The project manager will be constantly working with stakeholders: he or she will need to develop strategies with the project sponsor, discuss tasks with the team, and discuss with experts in his or her subject area. Therefore, it’s important to understand who the stakeholders of a particular enterprise are, what their expectations and interests are, how they can influence the project, and how to interact with them to maximize the benefits for the goals set.
The project manager is responsible for the project as a whole: he is aware of everything that is happening, and constantly keeps a complete picture of what is happening in his head. The skill of concentrating on what is important helps the specialist not to get confused and unmistakably highlight the main things.

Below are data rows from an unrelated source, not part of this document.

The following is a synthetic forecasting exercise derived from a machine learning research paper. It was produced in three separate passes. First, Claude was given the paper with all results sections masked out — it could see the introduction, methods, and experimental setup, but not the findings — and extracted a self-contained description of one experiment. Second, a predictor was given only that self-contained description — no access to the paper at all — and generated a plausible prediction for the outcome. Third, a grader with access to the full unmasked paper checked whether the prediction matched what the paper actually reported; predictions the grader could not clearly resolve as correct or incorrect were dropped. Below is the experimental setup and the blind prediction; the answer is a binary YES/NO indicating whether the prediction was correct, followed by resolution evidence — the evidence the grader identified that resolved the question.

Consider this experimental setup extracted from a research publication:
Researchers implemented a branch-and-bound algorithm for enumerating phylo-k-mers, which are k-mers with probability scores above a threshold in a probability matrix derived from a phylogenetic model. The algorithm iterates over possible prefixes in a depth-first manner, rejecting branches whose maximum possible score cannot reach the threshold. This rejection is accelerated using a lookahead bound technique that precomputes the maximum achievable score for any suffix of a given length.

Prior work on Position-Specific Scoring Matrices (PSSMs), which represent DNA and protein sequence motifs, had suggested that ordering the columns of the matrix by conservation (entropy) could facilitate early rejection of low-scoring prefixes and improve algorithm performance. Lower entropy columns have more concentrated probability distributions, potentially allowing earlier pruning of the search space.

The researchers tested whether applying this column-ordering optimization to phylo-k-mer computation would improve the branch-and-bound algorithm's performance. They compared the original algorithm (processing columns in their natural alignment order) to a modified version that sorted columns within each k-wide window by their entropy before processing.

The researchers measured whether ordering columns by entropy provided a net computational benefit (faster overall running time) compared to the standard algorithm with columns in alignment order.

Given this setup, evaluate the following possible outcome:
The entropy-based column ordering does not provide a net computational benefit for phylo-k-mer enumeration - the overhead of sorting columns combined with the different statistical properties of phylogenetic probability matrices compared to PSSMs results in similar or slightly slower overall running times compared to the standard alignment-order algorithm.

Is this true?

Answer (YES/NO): YES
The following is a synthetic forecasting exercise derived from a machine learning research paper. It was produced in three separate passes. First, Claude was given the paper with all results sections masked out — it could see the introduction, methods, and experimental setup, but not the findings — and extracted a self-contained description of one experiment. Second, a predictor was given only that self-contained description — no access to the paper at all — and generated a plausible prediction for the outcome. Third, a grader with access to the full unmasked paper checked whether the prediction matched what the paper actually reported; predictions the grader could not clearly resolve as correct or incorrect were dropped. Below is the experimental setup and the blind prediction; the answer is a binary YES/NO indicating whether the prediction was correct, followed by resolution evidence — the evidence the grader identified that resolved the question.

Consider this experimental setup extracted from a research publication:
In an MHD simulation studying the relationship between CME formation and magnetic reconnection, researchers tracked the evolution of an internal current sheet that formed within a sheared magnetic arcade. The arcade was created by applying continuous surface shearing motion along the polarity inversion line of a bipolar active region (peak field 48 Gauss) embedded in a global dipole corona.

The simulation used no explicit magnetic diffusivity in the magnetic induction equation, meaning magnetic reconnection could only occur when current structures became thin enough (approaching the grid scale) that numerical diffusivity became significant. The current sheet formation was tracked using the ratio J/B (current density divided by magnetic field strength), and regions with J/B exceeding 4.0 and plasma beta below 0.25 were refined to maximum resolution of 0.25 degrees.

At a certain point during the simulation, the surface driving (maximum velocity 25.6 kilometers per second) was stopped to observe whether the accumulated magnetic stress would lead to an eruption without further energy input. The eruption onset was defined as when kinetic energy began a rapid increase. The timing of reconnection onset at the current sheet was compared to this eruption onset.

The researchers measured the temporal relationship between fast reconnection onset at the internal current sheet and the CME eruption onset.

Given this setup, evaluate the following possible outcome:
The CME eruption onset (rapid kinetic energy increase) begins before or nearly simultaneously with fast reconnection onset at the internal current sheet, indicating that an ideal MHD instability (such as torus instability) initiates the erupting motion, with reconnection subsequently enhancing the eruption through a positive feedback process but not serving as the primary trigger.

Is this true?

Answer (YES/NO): NO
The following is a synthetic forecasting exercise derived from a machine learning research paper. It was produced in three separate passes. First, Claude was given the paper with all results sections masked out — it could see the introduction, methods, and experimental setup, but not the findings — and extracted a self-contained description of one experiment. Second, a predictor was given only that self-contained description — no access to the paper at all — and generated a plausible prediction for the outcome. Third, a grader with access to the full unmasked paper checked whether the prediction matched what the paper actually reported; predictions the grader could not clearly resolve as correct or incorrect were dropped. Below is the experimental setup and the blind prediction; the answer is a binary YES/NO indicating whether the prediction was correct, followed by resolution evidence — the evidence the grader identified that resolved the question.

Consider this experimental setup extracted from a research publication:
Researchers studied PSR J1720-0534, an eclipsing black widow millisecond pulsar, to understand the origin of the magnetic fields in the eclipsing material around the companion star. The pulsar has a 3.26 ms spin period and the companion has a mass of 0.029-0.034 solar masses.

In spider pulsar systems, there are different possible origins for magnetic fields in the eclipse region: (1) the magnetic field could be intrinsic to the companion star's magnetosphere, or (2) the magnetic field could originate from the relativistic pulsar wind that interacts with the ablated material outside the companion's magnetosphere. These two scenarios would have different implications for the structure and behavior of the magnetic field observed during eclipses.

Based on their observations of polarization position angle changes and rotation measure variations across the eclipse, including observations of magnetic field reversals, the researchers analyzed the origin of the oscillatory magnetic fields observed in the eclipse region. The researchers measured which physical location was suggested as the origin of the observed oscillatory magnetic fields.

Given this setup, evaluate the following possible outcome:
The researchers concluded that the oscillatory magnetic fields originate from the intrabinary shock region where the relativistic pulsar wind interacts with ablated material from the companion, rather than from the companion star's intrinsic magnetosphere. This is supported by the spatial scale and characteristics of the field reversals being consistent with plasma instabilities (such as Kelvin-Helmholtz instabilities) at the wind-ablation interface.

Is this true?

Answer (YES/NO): NO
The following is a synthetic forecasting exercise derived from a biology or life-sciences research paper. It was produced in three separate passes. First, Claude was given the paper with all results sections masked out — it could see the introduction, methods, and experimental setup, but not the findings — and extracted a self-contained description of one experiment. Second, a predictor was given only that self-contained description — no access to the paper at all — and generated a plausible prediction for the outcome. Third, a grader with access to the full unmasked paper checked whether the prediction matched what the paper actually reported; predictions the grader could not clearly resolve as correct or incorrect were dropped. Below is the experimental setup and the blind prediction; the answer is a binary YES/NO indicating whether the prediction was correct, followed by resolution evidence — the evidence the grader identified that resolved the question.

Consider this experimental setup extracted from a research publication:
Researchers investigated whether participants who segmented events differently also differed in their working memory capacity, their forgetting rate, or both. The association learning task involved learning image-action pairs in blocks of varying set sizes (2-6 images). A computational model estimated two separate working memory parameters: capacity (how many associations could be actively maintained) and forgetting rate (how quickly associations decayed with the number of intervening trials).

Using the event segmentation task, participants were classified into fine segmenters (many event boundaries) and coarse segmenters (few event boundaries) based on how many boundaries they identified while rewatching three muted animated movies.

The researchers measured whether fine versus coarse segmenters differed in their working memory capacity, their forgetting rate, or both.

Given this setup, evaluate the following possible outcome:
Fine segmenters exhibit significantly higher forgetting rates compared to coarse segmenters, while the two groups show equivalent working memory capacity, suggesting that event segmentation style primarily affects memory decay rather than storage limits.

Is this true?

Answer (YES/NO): NO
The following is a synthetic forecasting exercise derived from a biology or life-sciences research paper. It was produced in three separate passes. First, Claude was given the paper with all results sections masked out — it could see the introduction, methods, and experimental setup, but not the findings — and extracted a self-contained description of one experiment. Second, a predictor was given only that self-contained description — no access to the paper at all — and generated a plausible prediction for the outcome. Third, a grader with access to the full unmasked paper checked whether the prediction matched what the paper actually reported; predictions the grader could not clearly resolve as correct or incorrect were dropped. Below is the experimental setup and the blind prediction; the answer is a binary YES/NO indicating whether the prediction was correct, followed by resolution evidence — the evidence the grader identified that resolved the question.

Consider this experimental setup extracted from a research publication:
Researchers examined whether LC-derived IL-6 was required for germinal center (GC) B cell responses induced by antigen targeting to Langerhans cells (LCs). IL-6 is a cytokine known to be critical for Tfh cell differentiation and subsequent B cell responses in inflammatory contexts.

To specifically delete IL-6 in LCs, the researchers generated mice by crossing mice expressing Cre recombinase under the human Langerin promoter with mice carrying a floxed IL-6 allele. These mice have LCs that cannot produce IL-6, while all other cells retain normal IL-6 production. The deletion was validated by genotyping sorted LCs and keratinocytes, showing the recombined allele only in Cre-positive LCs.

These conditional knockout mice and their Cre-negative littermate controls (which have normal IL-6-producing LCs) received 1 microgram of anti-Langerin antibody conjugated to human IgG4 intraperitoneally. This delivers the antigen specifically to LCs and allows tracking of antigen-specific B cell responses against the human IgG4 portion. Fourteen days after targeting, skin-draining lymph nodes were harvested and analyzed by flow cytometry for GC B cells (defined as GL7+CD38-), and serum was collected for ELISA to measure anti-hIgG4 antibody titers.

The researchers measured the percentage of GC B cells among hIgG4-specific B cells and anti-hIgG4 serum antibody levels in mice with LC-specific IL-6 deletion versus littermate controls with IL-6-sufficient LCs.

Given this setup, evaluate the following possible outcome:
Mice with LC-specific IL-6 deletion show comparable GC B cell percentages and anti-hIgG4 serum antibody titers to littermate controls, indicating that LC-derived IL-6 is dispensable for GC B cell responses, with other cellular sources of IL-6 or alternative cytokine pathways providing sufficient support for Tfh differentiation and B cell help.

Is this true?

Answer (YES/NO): YES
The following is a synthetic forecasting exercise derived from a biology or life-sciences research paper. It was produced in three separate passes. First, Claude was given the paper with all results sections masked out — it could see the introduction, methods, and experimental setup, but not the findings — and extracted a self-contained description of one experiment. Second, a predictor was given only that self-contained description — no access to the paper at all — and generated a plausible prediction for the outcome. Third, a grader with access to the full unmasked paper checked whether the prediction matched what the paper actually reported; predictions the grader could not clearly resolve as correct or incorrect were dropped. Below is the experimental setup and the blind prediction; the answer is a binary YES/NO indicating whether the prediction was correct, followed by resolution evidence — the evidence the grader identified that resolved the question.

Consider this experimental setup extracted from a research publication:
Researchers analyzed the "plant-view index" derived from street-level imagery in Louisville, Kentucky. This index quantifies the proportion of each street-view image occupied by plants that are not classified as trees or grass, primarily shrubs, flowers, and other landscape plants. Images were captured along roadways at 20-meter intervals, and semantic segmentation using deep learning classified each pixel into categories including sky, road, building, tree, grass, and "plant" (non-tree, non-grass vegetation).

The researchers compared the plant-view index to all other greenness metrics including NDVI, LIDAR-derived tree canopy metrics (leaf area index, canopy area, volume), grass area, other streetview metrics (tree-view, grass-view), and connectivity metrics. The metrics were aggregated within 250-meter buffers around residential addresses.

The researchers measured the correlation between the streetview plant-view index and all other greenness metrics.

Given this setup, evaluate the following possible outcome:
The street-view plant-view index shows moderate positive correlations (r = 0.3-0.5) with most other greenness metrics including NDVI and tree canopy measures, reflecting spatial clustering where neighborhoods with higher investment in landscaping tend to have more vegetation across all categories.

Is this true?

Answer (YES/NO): NO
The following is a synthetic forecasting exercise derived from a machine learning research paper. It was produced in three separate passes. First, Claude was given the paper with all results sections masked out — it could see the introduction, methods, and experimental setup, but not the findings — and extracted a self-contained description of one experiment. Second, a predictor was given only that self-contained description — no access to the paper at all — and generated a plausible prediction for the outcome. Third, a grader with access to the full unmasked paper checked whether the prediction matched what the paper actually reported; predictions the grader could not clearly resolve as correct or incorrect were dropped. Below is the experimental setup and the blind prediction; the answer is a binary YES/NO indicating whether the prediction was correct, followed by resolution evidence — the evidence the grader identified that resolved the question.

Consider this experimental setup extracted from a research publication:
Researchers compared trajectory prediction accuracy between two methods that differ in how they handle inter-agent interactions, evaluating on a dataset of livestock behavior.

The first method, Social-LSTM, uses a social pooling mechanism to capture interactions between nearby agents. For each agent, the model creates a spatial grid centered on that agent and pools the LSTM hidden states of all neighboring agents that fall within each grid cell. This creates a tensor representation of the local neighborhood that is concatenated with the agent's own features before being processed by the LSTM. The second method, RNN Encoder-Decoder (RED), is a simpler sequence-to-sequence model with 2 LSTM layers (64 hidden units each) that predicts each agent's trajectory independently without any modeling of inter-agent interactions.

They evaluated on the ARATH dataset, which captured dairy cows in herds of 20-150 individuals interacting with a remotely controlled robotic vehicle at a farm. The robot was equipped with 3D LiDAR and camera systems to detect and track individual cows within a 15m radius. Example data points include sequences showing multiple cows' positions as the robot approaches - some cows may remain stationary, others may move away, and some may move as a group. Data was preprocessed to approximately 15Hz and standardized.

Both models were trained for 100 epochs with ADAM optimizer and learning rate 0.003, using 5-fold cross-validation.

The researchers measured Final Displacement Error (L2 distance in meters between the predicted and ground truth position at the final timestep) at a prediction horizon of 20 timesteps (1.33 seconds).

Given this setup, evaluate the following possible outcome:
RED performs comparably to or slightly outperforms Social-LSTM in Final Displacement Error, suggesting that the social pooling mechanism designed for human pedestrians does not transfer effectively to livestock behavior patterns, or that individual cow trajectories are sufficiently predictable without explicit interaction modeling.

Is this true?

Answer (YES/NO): NO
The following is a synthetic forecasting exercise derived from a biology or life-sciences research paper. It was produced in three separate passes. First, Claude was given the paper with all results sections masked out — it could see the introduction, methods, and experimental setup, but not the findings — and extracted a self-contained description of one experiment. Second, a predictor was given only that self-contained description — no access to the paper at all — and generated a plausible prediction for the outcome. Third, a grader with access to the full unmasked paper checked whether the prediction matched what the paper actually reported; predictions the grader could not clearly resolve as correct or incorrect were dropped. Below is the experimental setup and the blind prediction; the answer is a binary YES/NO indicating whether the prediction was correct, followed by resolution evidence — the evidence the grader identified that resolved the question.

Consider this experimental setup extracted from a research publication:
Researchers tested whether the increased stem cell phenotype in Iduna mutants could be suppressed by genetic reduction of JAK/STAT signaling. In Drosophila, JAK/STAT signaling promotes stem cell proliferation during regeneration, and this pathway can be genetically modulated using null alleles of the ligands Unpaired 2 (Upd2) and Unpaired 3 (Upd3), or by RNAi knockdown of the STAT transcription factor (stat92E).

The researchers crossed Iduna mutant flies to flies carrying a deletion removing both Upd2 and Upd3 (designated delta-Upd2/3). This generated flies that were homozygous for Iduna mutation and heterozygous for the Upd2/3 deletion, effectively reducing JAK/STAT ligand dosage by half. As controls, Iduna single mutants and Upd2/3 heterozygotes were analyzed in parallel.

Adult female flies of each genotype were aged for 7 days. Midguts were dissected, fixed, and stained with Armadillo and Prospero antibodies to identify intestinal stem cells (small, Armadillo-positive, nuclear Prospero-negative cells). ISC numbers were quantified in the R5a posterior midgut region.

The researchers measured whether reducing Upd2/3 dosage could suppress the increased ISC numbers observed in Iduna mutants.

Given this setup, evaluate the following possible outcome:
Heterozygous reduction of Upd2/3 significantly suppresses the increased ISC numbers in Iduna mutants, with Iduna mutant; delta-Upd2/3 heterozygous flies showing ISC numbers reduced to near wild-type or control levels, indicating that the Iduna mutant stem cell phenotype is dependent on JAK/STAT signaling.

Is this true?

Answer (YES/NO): YES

This skill also makes it possible to understand:
- Which tasks directly affect the project and which can be done without.
- What to have at hand at all times.
- Which factors are the most important for the project.
- Which tools are the most useful.
- What the financial situation of the project is.
- What problems the team faces on a regular basis.
- What is the priority of the tasks.
While working on a project, a project manager needs to constantly structure and organize information, share it and position it correctly for all participants.
To perform these tasks effectively, you need to:
- See cause-and-effect relationships.
- Calculate ahead of time the consequences of decisions and steps taken.
- Be able to collect analytics from conversations, research data, and other available information.
- Understand where the project is going and what its dynamics are.
Systems thinking skills are especially relevant when working on complex, multi-tiered projects.